On the cover of this month’s Modern Mechanics, Stewart Rouse has presented an adaptation of the autogyro suggested by a drench designer and tentatively called the helicogyre. The principal difference from the autogyro lies in the installation of two motors in the ends of the revolving wings. In addition to this, the wings themselves are thickened and are generally of heavier construction than the companion pair of wings, without motors, which give fore and aft stability while the motored wings are parallel with the fuselage of the plane.
In the autogyro a long run on the ground is necessary in taking off, to give the rotating wings time to gain speed. As implied in the name of the machine, these wings are set in motion automatically when the plane moves forward.
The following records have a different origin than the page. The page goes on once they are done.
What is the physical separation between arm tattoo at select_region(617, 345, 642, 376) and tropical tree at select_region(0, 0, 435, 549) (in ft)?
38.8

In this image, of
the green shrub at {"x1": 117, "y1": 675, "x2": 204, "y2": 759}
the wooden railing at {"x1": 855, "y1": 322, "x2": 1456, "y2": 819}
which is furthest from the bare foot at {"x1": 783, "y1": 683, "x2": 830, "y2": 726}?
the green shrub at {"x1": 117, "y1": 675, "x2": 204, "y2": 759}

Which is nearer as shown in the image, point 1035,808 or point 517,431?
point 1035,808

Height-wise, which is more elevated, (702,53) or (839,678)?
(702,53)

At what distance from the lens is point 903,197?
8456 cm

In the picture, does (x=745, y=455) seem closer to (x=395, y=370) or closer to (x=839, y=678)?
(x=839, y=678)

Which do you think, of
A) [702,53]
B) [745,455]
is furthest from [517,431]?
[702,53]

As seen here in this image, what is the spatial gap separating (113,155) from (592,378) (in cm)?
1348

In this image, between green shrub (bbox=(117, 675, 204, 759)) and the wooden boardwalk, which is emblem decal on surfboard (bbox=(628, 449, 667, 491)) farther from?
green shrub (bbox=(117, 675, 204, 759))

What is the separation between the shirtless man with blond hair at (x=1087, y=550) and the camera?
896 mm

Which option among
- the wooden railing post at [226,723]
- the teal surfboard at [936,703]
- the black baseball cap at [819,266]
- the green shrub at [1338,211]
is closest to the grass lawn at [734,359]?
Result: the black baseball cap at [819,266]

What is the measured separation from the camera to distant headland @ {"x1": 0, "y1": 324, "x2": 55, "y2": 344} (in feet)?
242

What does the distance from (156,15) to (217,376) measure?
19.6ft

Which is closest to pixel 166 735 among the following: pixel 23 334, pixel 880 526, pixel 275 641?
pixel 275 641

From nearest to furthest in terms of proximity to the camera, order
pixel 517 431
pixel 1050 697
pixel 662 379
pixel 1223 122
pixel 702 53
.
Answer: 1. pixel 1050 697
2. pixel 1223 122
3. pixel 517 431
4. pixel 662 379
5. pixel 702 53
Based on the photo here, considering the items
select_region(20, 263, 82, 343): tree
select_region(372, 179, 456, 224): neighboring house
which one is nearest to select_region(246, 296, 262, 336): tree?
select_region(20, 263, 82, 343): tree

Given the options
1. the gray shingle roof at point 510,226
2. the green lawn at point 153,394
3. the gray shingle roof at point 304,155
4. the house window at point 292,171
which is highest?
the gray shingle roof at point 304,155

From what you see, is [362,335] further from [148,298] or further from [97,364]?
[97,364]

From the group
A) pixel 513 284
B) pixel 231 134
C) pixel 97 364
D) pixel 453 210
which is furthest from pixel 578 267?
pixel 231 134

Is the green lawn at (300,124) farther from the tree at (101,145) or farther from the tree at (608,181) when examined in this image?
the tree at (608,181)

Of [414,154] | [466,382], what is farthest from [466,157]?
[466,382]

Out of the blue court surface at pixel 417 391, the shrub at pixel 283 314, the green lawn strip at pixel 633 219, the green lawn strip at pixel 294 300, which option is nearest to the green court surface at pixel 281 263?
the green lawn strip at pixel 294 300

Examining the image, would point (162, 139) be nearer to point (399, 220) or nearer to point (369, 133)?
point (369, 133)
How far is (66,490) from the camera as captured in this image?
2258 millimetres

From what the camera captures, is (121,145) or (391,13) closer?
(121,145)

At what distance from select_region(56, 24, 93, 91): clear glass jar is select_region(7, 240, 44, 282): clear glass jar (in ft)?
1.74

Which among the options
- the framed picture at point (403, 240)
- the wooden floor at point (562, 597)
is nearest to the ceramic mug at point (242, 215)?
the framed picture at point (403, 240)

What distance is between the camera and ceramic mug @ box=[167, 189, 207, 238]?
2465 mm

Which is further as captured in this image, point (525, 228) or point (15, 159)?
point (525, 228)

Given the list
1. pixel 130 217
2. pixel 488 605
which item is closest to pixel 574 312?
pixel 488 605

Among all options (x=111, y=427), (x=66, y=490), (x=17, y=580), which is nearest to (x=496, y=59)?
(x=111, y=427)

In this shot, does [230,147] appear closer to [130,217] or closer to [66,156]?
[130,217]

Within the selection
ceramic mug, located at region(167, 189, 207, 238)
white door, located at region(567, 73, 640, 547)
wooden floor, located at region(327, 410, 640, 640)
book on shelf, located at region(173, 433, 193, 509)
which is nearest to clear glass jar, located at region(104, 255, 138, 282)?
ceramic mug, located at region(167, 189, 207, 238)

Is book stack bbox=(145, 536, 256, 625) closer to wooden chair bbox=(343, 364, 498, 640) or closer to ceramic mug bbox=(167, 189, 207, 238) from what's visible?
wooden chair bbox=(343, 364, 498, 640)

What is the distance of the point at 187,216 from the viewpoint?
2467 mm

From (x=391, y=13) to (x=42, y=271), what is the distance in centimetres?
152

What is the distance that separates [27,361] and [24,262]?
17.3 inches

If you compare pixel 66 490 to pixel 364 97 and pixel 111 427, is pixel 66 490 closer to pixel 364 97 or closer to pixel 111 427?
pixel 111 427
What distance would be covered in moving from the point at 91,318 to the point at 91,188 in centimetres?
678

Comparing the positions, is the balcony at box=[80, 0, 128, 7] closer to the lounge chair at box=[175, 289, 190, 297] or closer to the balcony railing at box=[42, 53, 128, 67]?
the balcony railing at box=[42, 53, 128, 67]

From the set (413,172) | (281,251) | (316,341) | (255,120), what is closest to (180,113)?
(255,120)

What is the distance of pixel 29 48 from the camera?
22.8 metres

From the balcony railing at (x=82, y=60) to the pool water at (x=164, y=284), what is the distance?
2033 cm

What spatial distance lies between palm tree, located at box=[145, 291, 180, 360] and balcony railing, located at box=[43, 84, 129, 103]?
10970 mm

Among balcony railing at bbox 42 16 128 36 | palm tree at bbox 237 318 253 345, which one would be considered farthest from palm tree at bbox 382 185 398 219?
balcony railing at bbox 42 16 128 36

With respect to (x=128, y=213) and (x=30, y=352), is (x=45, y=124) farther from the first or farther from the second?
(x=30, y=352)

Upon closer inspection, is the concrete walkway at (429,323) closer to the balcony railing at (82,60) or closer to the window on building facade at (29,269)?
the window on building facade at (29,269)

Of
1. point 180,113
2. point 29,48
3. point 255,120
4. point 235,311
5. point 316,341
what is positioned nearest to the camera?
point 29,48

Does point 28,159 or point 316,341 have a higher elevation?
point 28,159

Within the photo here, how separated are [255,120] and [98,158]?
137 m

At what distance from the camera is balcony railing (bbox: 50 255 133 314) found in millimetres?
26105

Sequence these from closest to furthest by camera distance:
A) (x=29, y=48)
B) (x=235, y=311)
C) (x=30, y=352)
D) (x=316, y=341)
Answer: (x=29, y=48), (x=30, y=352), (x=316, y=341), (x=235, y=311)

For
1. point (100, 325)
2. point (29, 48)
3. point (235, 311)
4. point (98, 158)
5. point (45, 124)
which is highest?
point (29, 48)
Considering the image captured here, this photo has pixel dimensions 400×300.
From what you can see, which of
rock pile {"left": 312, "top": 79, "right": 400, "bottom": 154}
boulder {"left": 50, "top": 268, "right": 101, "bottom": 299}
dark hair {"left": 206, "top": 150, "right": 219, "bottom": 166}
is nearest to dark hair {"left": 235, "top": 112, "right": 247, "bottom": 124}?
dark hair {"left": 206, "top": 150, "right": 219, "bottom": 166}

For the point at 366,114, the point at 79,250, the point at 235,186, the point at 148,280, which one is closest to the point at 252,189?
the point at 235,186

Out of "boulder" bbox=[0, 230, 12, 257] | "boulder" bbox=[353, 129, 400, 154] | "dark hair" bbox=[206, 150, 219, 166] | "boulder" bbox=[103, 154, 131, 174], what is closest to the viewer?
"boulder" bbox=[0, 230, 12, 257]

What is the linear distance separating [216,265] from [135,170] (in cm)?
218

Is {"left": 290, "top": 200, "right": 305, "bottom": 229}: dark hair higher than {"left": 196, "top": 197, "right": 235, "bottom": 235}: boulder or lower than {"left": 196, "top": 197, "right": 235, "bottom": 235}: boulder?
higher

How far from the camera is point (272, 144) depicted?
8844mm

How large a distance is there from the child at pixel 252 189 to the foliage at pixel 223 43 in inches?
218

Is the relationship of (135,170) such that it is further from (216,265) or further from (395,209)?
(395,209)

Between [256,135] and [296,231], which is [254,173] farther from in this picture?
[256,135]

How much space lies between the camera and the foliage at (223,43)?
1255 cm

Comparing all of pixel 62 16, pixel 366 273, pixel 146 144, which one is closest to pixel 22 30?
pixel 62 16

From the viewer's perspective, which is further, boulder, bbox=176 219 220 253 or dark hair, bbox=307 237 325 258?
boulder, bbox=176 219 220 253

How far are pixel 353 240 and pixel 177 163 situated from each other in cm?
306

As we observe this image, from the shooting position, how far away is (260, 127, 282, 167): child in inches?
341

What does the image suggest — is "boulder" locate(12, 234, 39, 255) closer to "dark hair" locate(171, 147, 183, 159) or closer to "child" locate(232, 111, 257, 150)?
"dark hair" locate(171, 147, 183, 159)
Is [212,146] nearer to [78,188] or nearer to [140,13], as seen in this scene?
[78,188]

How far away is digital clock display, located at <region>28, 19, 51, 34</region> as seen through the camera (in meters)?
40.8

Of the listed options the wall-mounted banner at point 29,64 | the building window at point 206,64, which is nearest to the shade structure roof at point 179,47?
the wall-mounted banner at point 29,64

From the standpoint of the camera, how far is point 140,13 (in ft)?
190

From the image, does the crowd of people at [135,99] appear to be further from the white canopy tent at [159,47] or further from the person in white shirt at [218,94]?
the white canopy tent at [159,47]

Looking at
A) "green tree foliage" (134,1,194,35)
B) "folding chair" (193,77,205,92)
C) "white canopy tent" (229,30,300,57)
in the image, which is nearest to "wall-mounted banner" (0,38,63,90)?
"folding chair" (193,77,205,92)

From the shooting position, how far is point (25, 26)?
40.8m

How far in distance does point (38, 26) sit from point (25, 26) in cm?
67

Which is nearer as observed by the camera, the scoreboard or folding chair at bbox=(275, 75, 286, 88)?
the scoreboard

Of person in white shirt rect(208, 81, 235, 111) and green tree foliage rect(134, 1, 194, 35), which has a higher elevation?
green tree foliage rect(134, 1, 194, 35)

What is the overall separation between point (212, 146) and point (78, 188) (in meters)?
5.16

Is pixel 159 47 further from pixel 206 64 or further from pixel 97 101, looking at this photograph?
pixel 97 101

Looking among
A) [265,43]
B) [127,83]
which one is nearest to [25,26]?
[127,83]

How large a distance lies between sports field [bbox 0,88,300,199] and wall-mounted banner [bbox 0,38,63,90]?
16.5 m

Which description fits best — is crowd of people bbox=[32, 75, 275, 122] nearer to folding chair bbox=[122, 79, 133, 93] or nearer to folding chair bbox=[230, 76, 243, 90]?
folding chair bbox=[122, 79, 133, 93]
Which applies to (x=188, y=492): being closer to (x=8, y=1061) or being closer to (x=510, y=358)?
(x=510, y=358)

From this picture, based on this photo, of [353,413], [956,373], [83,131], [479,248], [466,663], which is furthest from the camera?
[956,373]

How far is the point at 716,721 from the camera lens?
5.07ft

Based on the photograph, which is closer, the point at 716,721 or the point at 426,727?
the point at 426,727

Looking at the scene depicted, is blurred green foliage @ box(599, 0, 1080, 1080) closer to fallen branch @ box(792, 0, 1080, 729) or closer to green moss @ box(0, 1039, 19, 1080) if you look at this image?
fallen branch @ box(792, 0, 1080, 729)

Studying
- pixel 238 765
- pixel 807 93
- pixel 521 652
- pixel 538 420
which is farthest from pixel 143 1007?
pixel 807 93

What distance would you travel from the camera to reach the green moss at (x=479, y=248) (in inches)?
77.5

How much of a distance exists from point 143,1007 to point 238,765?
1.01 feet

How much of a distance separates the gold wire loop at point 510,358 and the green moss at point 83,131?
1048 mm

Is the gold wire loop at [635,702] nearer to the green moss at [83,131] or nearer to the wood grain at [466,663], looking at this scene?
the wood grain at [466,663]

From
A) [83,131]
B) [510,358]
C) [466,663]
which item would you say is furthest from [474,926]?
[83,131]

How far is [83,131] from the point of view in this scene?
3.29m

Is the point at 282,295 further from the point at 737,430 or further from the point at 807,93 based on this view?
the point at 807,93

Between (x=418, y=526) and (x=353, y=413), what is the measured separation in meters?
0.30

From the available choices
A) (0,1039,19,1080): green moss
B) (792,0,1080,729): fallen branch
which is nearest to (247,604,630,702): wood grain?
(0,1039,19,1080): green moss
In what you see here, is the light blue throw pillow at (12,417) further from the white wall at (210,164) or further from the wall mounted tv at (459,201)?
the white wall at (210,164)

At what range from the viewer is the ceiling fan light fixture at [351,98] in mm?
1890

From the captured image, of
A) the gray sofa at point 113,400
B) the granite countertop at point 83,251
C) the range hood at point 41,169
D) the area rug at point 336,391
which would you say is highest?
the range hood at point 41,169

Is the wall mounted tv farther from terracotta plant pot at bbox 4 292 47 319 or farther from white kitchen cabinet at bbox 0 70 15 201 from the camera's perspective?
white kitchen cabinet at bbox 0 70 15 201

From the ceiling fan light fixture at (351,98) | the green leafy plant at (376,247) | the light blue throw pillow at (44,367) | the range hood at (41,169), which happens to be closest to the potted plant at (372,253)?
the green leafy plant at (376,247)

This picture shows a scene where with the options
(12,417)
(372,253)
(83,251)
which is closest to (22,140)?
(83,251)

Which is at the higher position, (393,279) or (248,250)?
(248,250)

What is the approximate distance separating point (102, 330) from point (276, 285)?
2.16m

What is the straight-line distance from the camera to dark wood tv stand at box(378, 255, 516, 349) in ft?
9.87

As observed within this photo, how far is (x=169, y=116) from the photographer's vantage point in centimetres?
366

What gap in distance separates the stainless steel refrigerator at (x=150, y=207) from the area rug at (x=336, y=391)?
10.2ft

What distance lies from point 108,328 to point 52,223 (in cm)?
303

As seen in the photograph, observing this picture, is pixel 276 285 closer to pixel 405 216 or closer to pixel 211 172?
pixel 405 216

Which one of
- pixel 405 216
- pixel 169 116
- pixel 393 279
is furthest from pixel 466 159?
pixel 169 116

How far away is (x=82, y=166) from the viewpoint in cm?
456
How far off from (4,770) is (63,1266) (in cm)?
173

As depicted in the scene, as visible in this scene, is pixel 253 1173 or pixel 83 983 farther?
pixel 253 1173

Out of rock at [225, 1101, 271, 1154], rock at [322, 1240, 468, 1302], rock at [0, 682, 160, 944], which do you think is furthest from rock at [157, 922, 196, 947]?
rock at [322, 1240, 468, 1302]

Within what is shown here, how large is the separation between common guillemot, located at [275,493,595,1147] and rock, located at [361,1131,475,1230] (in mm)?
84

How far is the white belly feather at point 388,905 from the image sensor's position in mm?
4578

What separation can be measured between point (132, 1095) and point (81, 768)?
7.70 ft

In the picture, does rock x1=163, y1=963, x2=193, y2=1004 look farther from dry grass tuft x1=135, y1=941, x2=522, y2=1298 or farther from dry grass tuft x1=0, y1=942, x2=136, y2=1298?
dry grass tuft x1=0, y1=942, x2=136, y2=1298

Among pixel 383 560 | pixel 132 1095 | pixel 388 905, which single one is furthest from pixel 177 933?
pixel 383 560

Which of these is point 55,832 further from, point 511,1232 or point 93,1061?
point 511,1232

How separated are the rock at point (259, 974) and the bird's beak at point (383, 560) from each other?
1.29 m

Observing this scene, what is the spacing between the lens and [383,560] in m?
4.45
In the helicogyre this long take off would be eliminated, the wing motors taking care of accelerating the wings, making possible an ascent which its advocates predict would be almost vertical.
The addition of motors to the wings complicates the aerodynamics of the design somewhat. Light, high speed motors must be used to economize on weight. Such installation, however, entirely changes the principle by which flight is attained. The two small wings, resembling the lower wings of a biplane, are used more for directional control than for lifting power. Practically all of the lift is supplied by the revolving wings.
An extremely low landing speed is a feature of the autogyro which appeals most strongly to observers. The plane seems almost to hover in the air, and when it comes down in a vertical line it stops rolling almost at the instant its wheels touch the ground. If the autogyro’s take-off ability can be made comparable to that of landing, the machine will have an ability to land in and rise from a back yard.